Google’s translate has always been a useful tool for awkward gists of short texts. The method used was based on building a phrase-based statistical translation model. To do this, you gather up “parallel” texts that are existing, human, translations. You then “align” them by trying to find the most likely corresponding phrases in each sentence or sets of sentences. Often, between languages, fewer or more sentences will be used to express the same ideas. Once you have that collection of phrasal translation candidates, you can guess the most likely translation of a new sentence by looking up the sequence of likely phrase groups that correspond to that sentence. IBM was the progenitor of this approach in the late 1980’s.
It’s simple and elegant, but it always was criticized for telling us very little about language. Other methods that use techniques like interlingual transfer and parsers showed a more linguist-friendly face. In these methods, the source language is parsed into a parse tree and then that parse tree is converted into a generic representation of the meaning of the sentence. Next a generator uses that representation to create a surface form rendering in the target language. The interlingua must be like the deep meaning of linguistic theories, though the computer science versions of it tended to look a lot like ontological representations with fixed meanings. Flexibility was never the strong suit of these approaches, but their flaws were much deeper than just that.
For one, nobody was able to build a robust parser for any particular language. Next, the ontology was never vast enough to accommodate the rich productivity of real human language. Generators, being the inverse of the parser, remained only toy projects in the computational linguistic community. And, at the end of the day, no functional systems were built.
Instead, the statistical methods plodded along but had their own limitations. For instance, the translation of a never-before-seen sentence consisting of never-before-seen phrases, is the null set. Rare and strange words in the data have problems too, because they have very low probabilities and are swamped by well-represented candidates that lack the nuances of the rarer form. The model doesn’t care, of course; the probabilities rule everything. So you need more and more data. But then you get noisy data mixed in with the good data that distorts the probabilities. And you have to handle completely new words and groupings like proper nouns and numbers that are due to the unique productivity of these classes of forms.
So, where to go from here? For Google and its recent commitment to Deep Learning, the answer was to apply Deep Learning Neural Network approaches. The approach threw every little advance of recent history at the problem to pretty good effect. For instance, to cope with novel and rare words, they broke the input text up into sub-word letter groupings. The segmentation of the groupings was based, itself, on a learned model of the most common break-ups of terms, though they didn’t necessarily correspond to syllables or other common linguistic expectations. Sometimes they also used character-level models. The models were then combined into an ensemble, which is a common way of overcoming brittleness and overtraining on subsets of the data set.

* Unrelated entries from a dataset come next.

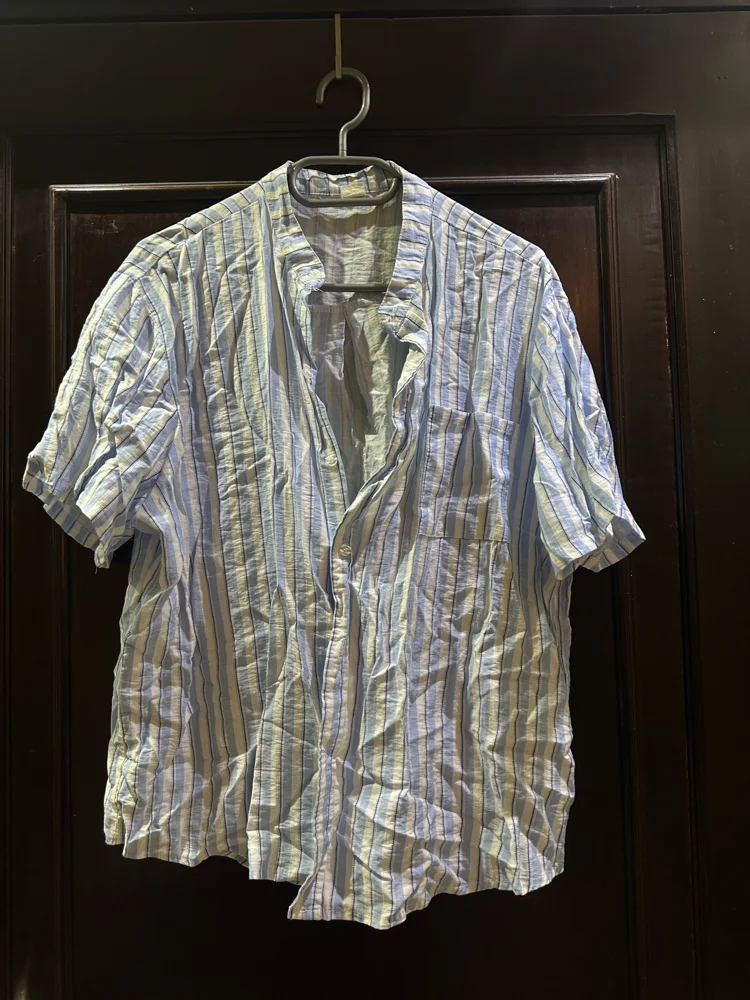 Button Down Shirts, size M, photo 2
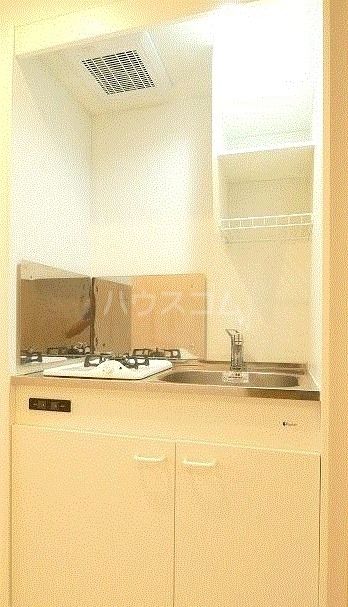 キッチン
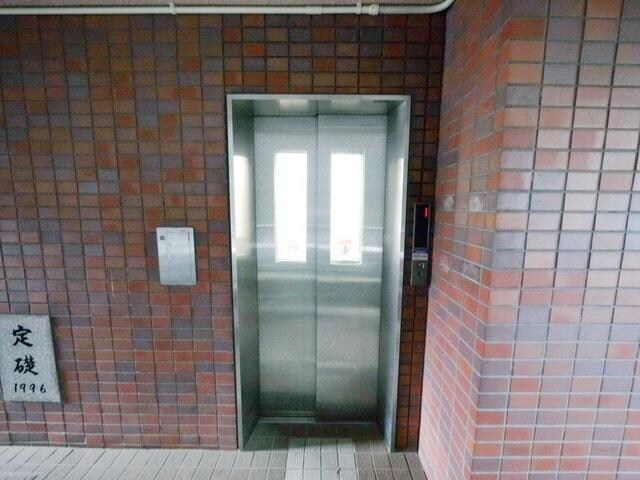 サンシャイン狭山の物件内観写真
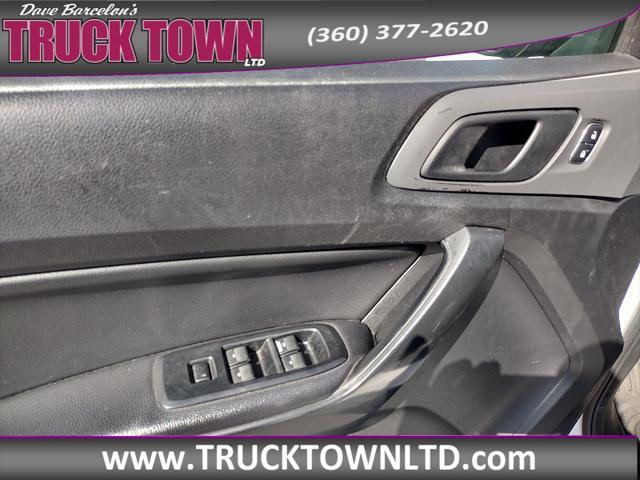 used 2020 Ford Ranger car, priced at $24,499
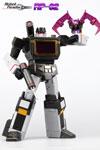 Fans Toys RP-02 Acoustic Blaster and Night Bat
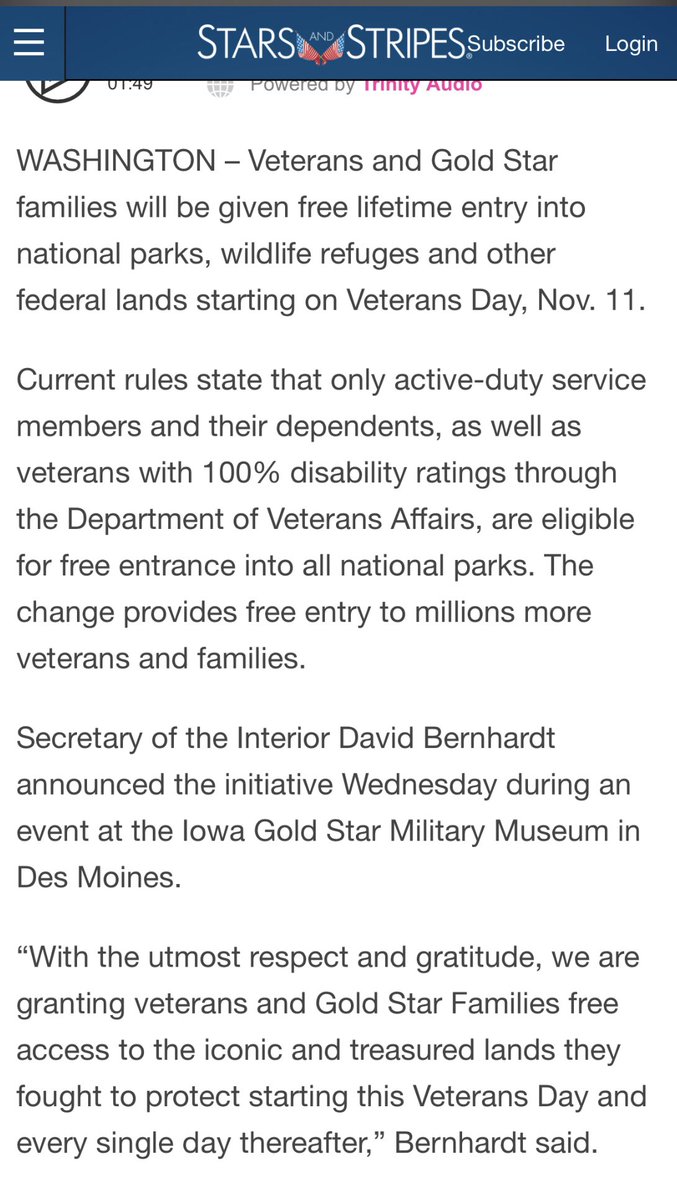 semperfivets's tweet image. stripes.com/interior-depar…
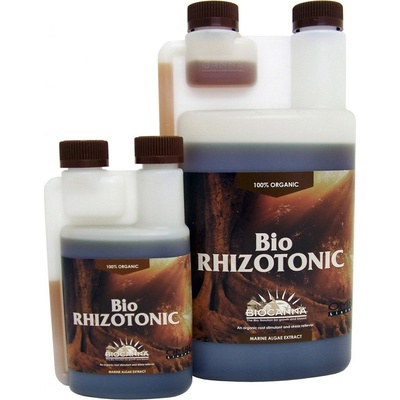 BioCanna Rhizotonic 250 ml – Zboží Dáma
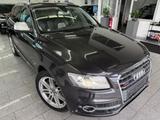 Audi SQ5 3.0 TDI*QUAT*AUT*BI-XN*B&O*PAN*ACC*LANE*KAMR - gebrauchte Audi SQ5 aus dem Jahr 2013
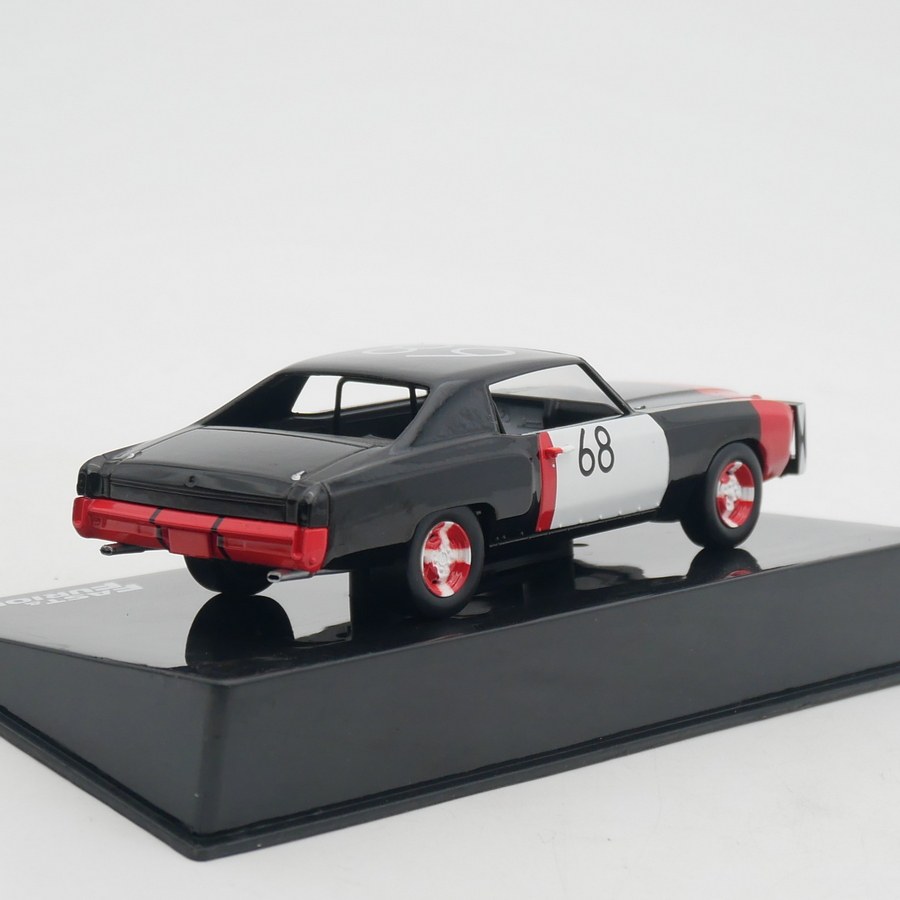 Diecast Ixo 1:43 Scale Chevrol - Movies review and price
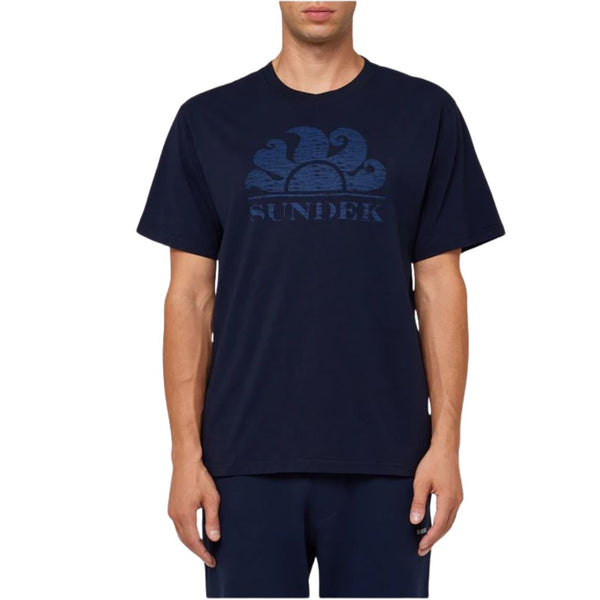 CAMISETA NEW SIMEON TONE SUNDEK HOMBRE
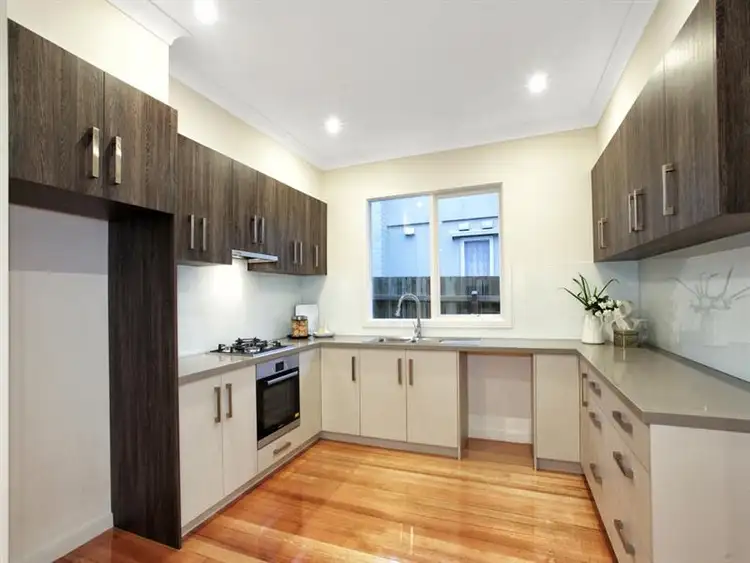 Fourth view of Homely house listing, 1/27 Simmonds Street, Hughesdale VIC 3166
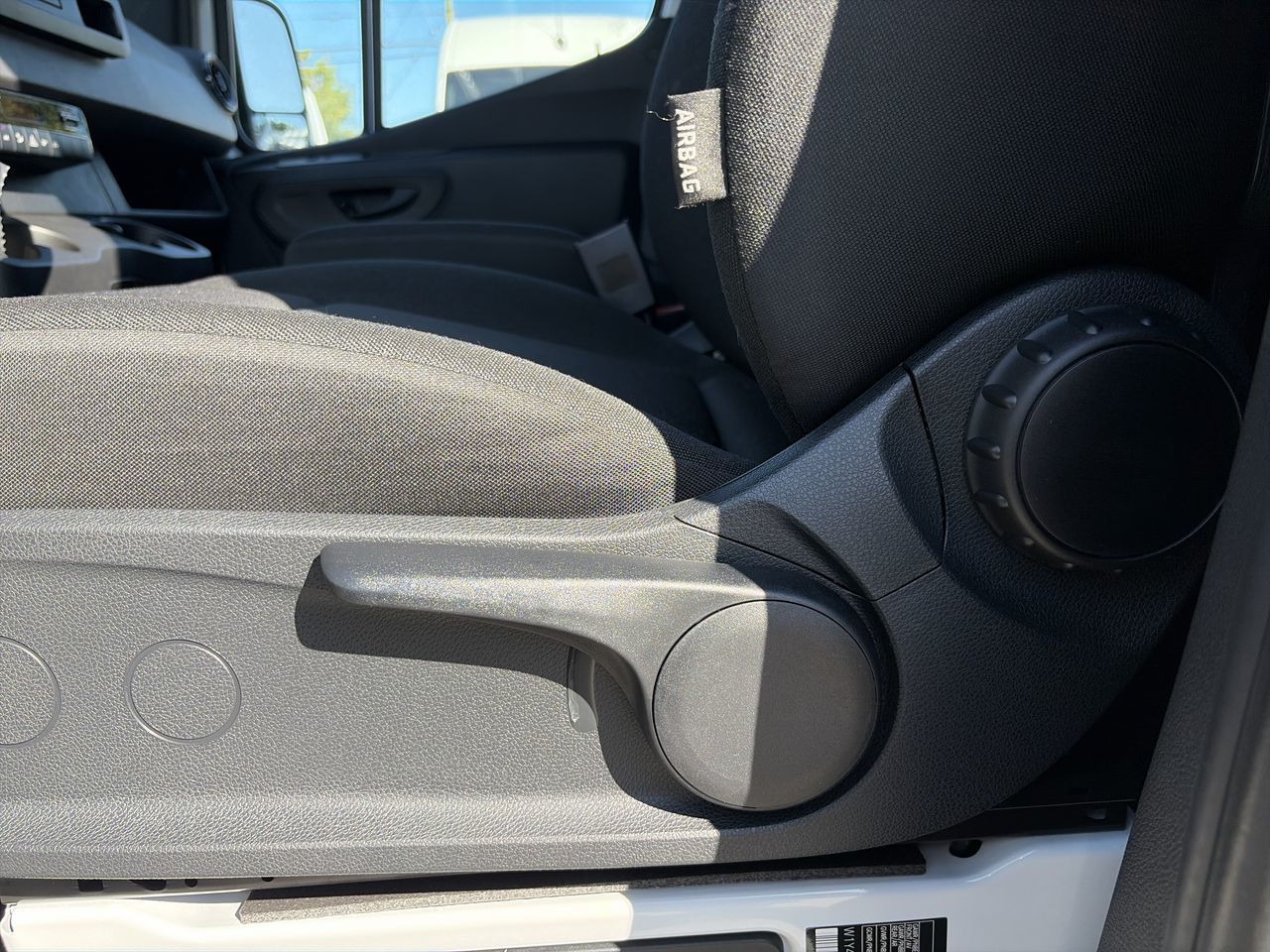 2026 Mercedes-Benz Sprinter 2500 in Vancouver, British Columbia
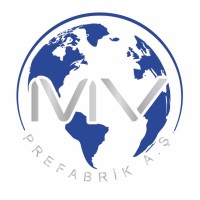 MVPREFABRİK logo - Similar company to Gnyapi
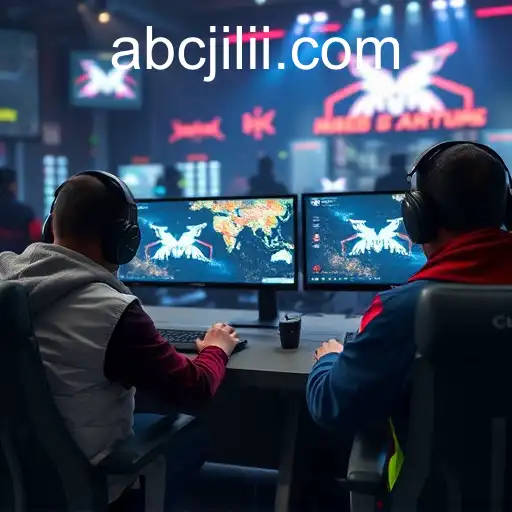 The Rise of Online Gaming Portals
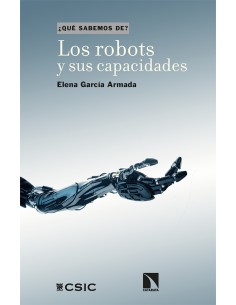 Los robots y sus capacidades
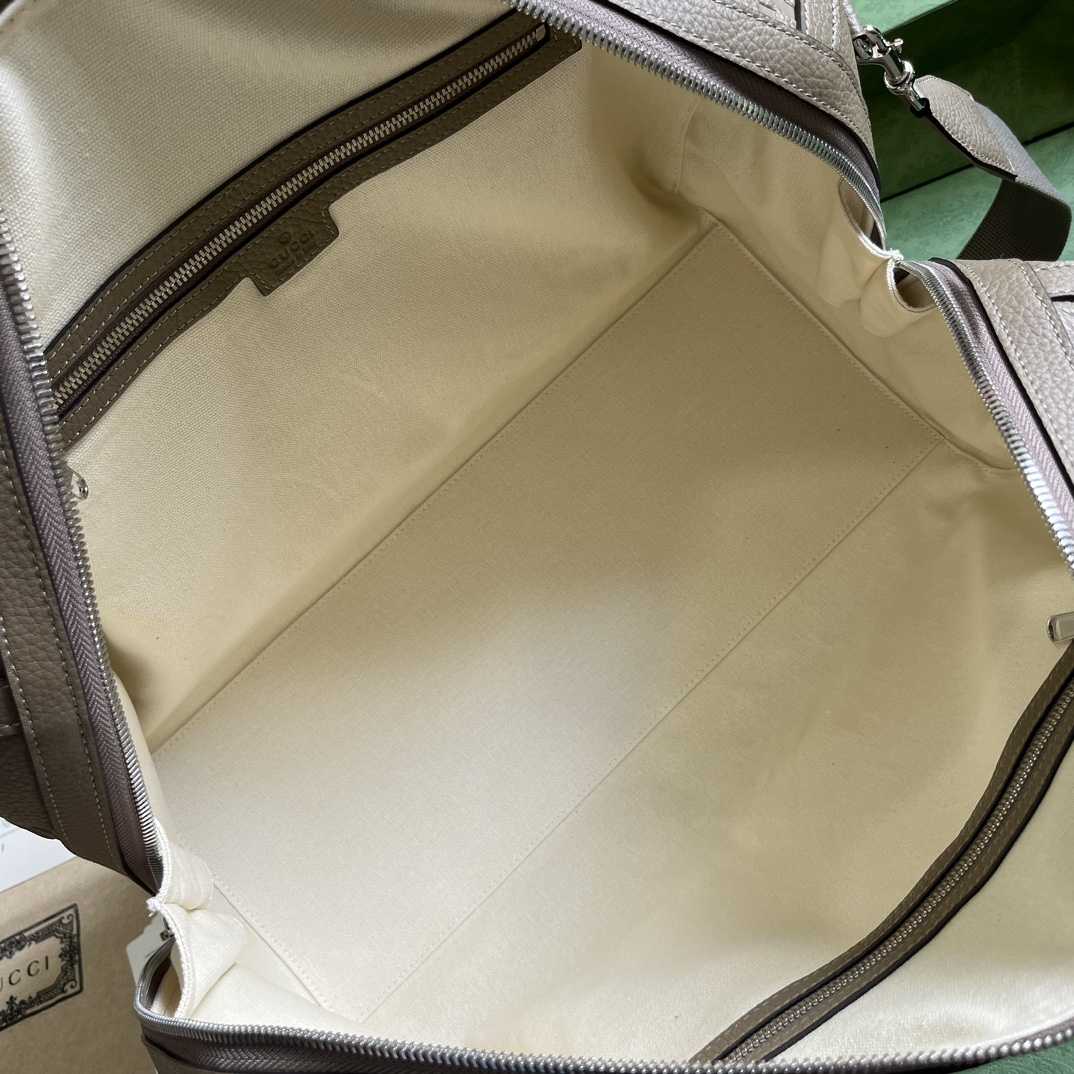 Gucci Jumbo GG Kleine Reisetasche (45-29-25 cm) - EUR FASHION
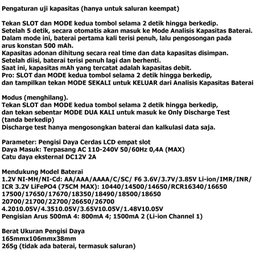 KDEST ZOOTECH OEM CHARGER R4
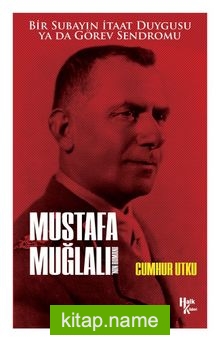 Mustafa Muğlalı’nın Romanı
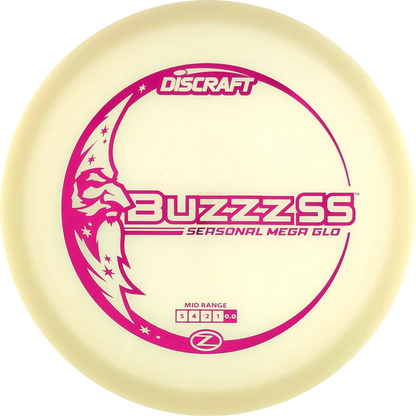 Z-Line 2025 Seasonal Mega Glo Buzzz SS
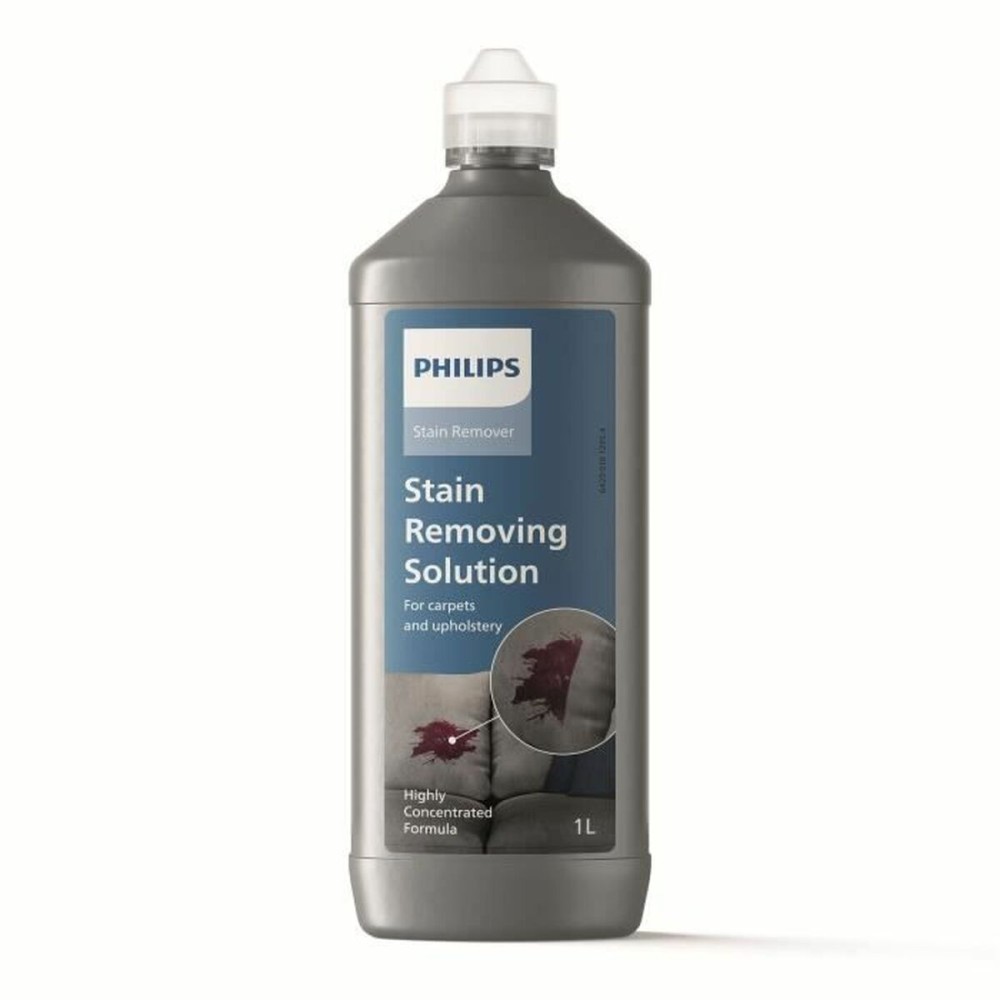 Soluție pentru Îndepărtarea Petelor Philips XV1732/01 1 L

They used GPUs in some cases as well as reduced-precision arithmetic to speed-up the training of the models. They also used an attention-based intermediary between the encoder layers and the decoder layers to limit the influence of the broader context within a sentence.
The results improved translation quality by as much as 60% over the baseline phrase-based approach and, interestingly, showed a close approach to the average human translator’s performance. Is this enough? Not at all. You are not going to translate poetry this way any time soon. The productiveness of human language and the open classes of named entities remain a barrier. The subtleties of pragmatics might still vex any data driven approach—at least until there are a few examples in the corpora. And there might need to be a multi-sensory model somehow merged with the purely linguistic one to help manage some translation candidates. For instance, knowing the way in which objects fall could help move a translation from “plummeted” to “settled” to the ground.
Still, data-driven methods continue to reshape the intelligent machines of the future.